# My boy Mojo...



## KittyPoppa (Feb 6, 2004)

From that day some 19 years ago, I had gone by the Animal Shelter in West LA and my little gray and white Mojo was the most active amongst his other little brothers and sisters, I wanted to take him, but it was lunch time and I had to come back, when I arrived at 5pm, there was a woman looking in at the same kittens and he was still there, running around and she said she thinks she is going to get a kitten and I said good, because I was here earlier and I want him.....I drove home with the little ball of fur on my lap, up my arm, in the palm of my hand and began a wonderful relationship with very loving and wonderful little kitty.

When he was kitten he would cuddle up next to my head and sleep, I remember one night waking up itching like crazy as a flea had jumped inside my ear, after that, Mojo as much as he didnt like it, was introduced to the home flea bath, he didnt like it, but he tolerated a few when he was young.

He often thought he was dog, I would roll up a little aluminum foil ball and he would chase after it and bring it back like a little puppy.

When I lived on the North Side of Santa Monica, I would let him be an indoor outdoor cat and he would bring me gifts, birds that he would catch, I always knew as my female roommate would scream and he would bring back a sparrow in his mouth that was still alive.....I remember watching him one time out my bedroom window stalk a bird and fly up in the air with his paws out about feet and catch the bird mid flight....

◆ **Brief A**:
In the post about Mojo, what did the poster roll up for Mojo to chase and bring back?
◆ **Brief B**:
According to the post about Mojo, where was the kitten during the drive home from the shelter? List every spot named.
◆ **Brief C**:
Write the next few sentences of the post about Mojo, picking up after the bird is caught mid flight.

◆ **Recorded data**:
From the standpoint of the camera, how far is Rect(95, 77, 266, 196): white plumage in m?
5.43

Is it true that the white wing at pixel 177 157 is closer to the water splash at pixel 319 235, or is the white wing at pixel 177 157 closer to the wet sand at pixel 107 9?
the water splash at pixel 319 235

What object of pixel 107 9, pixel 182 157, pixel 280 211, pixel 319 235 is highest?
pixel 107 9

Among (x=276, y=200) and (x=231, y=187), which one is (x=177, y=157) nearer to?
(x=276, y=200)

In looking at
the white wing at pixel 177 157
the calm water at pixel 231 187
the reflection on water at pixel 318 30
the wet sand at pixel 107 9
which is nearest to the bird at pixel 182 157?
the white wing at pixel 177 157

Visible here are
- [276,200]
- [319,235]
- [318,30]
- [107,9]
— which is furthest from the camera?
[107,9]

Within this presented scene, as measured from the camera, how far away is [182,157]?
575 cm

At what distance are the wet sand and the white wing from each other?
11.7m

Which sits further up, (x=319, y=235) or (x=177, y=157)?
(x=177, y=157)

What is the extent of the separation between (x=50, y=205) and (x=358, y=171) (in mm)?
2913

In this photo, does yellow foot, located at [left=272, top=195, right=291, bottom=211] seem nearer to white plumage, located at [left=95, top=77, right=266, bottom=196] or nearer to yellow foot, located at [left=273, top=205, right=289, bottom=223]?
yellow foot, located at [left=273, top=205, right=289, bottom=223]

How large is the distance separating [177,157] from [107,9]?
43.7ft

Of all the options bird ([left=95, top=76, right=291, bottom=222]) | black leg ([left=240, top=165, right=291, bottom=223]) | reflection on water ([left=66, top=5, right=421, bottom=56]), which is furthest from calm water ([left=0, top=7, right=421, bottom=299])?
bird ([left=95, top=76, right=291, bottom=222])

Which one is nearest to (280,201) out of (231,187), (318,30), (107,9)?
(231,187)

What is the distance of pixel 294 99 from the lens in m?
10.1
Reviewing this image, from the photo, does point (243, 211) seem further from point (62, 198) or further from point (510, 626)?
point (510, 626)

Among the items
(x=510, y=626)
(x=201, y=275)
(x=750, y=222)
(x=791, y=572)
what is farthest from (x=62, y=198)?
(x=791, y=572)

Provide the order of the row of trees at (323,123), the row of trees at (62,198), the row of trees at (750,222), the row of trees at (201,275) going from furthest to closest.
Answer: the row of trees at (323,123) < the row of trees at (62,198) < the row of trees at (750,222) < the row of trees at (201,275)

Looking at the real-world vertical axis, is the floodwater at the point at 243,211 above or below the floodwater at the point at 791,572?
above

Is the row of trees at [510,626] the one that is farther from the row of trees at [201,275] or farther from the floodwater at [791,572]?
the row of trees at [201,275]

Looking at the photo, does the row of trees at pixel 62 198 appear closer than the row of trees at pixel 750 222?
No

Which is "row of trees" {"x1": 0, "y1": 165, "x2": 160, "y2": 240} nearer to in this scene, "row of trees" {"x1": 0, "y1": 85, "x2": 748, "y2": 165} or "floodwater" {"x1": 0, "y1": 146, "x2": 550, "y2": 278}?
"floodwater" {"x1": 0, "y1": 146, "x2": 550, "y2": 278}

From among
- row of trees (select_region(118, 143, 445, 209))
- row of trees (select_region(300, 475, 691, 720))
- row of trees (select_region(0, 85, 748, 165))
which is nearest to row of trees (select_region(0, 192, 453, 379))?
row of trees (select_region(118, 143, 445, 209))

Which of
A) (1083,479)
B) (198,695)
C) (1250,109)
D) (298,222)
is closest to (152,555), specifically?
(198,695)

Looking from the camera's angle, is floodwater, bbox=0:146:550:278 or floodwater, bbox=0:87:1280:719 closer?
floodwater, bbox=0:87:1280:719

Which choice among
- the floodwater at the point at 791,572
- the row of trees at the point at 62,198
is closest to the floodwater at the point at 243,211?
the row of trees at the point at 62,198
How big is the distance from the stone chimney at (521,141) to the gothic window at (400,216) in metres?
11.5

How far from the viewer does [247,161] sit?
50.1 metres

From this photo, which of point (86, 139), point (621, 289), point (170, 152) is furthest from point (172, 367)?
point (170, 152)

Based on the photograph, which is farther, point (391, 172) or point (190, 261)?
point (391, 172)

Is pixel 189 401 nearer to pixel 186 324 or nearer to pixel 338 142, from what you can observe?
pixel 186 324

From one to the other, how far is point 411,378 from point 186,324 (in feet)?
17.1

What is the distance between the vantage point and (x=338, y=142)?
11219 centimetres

◆ **Exercise output A**:
A little aluminum foil ball.

◆ **Exercise output B**:
- On the poster's lap
- Up the poster's arm
- In the palm of the poster's hand

◆ **Exercise output C**:
Numerous girlfriends, 1 wife, all the ups and downs my life through at me, he was always there, loving uncondionally....at one point in my life, I had lost my job, my apartment, put all my stuff in storage and drove to Arkansas and gave him to a friend to watch for about 6 months, I remember that last night with him, petting him telling him I loved him and I'd be back.....I remember coming back and him just looking at my and running and hiding and just feeling him being hurt emotionally, but I got him back, we got on our feet again and our happy little family of two was together again.....

I remember the big Northridge Earthquake scared him so much, **** it scared me! He just wanted to get outside, didn go anywhere, sat in the bushes right outside the window, but didnt want to be in the house, guess he figured the building was going to colapse.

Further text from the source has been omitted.